6. Conclusion and Future Work
This study proposes an FMSA framework based on dynamic adjustment and contrastive learning to address the reliance of traditional methods on large-scale labeled data. By combining the image-generated semantic text descriptions from the BLIP model and aligning the image with the text using prompt templates, the semantic gap between modalities is mitigated, and the fusion efficiency of multimodal information is enhanced.
Meanwhile, the contrastive learning framework based on prompt learning enhances the model’s robustness and generalization ability in the few-shot task through multiview input and data augmentation techniques, making significant progress in capturing emotional features. Combined with dynamic learning rate adjustment, it overcomes the limitations of traditional fixed learning rates in FSL, significantly accelerating the convergence speed of the model and improving training stability.
The experimental results show that the proposed framework achieves excellent performance in few-shot sentiment analysis tasks across five datasets (Twitter-15, Twitter-17, MASAD, MVSA-S, and TumEmo).

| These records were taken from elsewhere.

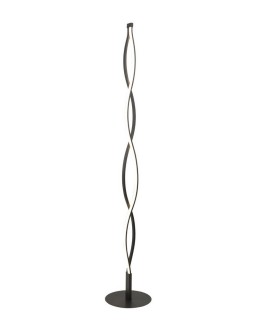 Floor Lamp 21W LED 2800K, 1470lm, Dimmable Brown Oxide, White Acrylic - 1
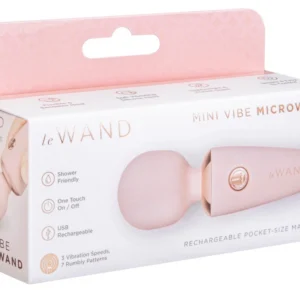 Le Wand Mini Microwand wand tipo masažuoklis, rožinis, 10 cm
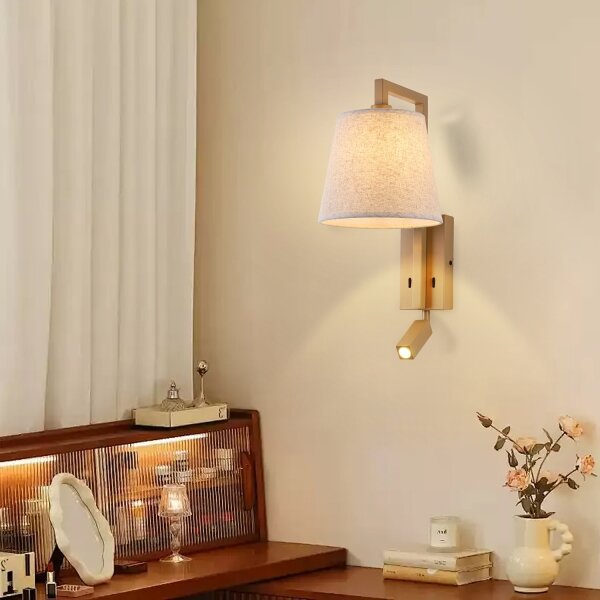 Brilagi - LED Аплик RAYA 1xE14/40W/230V + LED/3W лен/бежов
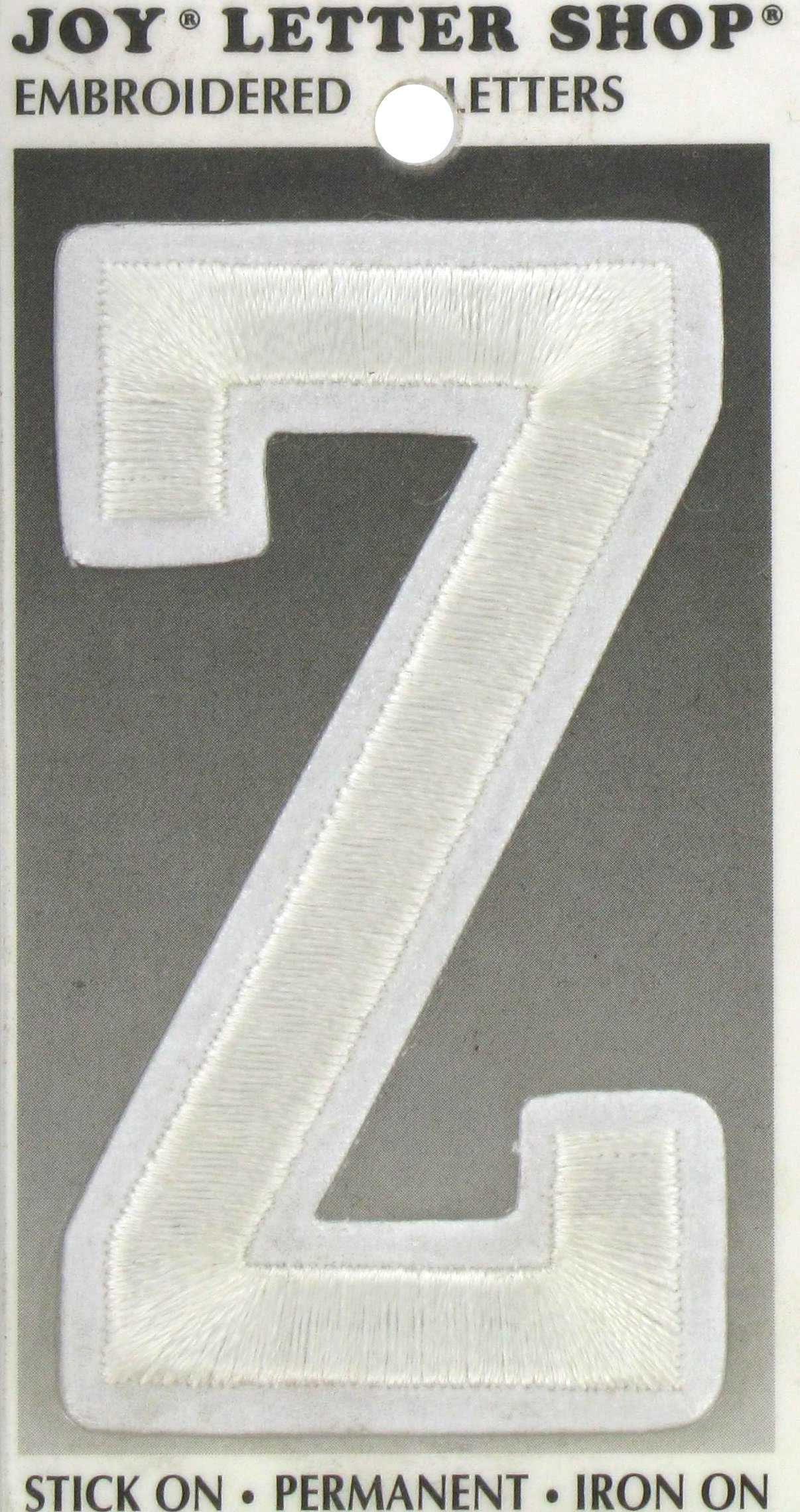 Embroidered Letter IronOn & Sticker Patch 3" Hobby Lobby 281337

Although DACL-FMSA demonstrates promising performance, it still has several limitations. The image descriptions generated by the BLIP model may exhibit semantic biases in data scenarios beyond social media (e.g., news and medical images), which could affect the model’s cross-domain generalization capability. The adaptive learning rate mechanism of LSTM can introduce overfitting risks in scenarios with extremely few samples or highly imbalanced data. Furthermore, the model integrates multiple pre-trained components such as BLIP, ResNet, and BERT, resulting in substantial computational overhead during inference, which may limit its applicability in real-time or resource-constrained environments.
To address these limitations, future work will include exploring cross-domain adaptation methods, incorporating regularization or meta-learning strategies to mitigate overfitting risks, optimizing model inference efficiency, and extending multimodal inputs to incorporate information such as audio for emotion analysis tasks, thereby enriching emotional feature representations.
Acknowledgements
This work was supported by the National Natural Science Foundation of China (Grant 62466029) and the Yunnan Natural Science Funds (Grant 202201AT070157).